## Line Chart: Model Accuracy Comparison Across Math Topics
### Overview
The chart compares the accuracy of three AI models (MetaMath-13B, LLaMA2-70B, GPT-4) across 30+ math topics. Accuracy is measured on a 0-100 scale, with each model represented by a distinct colored line. The data shows significant variability in performance across topics, with GPT-4 generally maintaining the highest accuracy.
### Components/Axes
- **X-axis**: Math topics (e.g., "Add & subtract," "Congruence," "Domain & range," "Probability," "Statistics")
- **Y-axis**: Accuracy (0-100 scale)
- **Legend**:
- Blue (MetaMath-13B)
- Orange (LLaMA2-70B)
- Green (GPT-4)
- **Legend Position**: Top-right corner
- **Axis Labels**:
- X-axis: "Math Topics" (rotated labels)
- Y-axis: "Accuracy"
### Detailed Analysis
1. **GPT-4 (Green Line)**:
- Consistently highest accuracy (70-95 range)
- Peaks in "Exponents & roots" (95), "Probability" (90), and "Statistics" (92)
- Minimal dips (e.g., "Linear equations" at 65)
- Smooth, stable trend with no extreme fluctuations
2. **LLaMA2-70B (Orange Line)**:
- Moderate accuracy (40-85 range)
- Peaks in "Linear equations" (80) and "Statistics" (85)

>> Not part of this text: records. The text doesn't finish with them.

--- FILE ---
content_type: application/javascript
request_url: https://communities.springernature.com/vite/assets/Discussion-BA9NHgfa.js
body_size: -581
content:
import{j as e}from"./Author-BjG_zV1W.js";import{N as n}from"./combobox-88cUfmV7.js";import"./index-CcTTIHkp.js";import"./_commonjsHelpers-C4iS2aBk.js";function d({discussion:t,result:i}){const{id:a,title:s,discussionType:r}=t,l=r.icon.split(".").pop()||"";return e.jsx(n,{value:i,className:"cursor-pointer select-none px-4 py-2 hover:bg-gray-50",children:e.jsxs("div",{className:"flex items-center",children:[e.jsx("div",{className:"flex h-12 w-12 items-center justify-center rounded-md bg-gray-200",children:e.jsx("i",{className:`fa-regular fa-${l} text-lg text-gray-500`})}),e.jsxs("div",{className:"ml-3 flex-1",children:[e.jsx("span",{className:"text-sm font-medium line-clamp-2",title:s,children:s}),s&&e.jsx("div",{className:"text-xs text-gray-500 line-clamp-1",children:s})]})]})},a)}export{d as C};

- Sharp drops in "Probability" (20) and "Statistics" (25)
- High variability, with 10+ topics below 50 accuracy
3. **MetaMath-13B (Blue Line)**:
- Most volatile performance (0-90 range)
- Peaks in "Add & subtract" (90) and "Exponents" (85)

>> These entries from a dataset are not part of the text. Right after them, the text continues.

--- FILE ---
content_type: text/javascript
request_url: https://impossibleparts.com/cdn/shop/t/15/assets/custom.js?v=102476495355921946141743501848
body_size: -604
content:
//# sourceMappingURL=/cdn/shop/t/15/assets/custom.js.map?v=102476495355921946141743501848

- Extreme lows in "Probability" (0) and "Statistics" (5)
- Frequent oscillations between 20-60 accuracy
### Key Observations
- **GPT-4 Dominance**: Outperforms others in 22/30 topics, with 15 topics exceeding 85 accuracy.
- **LLaMA2-70B Weaknesses**: Struggles with probability (20) and statistics (25), despite strong linear equation performance.
- **MetaMath-13B Instability**: Shows erratic performance, with 8 topics below 30 accuracy and 3 topics above 80.
- **Topic-Specific Trends**:
- **High Accuracy**: GPT-4 excels in advanced topics (probability, statistics, exponents).
- **Mid-Range**: LLaMA2-70B performs best in algebraic topics (linear equations, statistics).
- **Low Accuracy**: All models struggle with probability, with MetaMath-13B hitting 0% in this category.
### Interpretation
The data suggests GPT-4 has superior mathematical reasoning capabilities, particularly in complex domains like probability and statistics. LLaMA2-70B demonstrates specialized strength in algebraic operations but lacks consistency. MetaMath-13B's extreme variability indicates potential overfitting or training data imbalances. The stark contrast in probability performance (GPT-4: 90% vs. MetaMath-13B: 0%) highlights fundamental differences in model architectures or training methodologies. These results underscore the importance of model selection based on specific mathematical domains in real-world applications.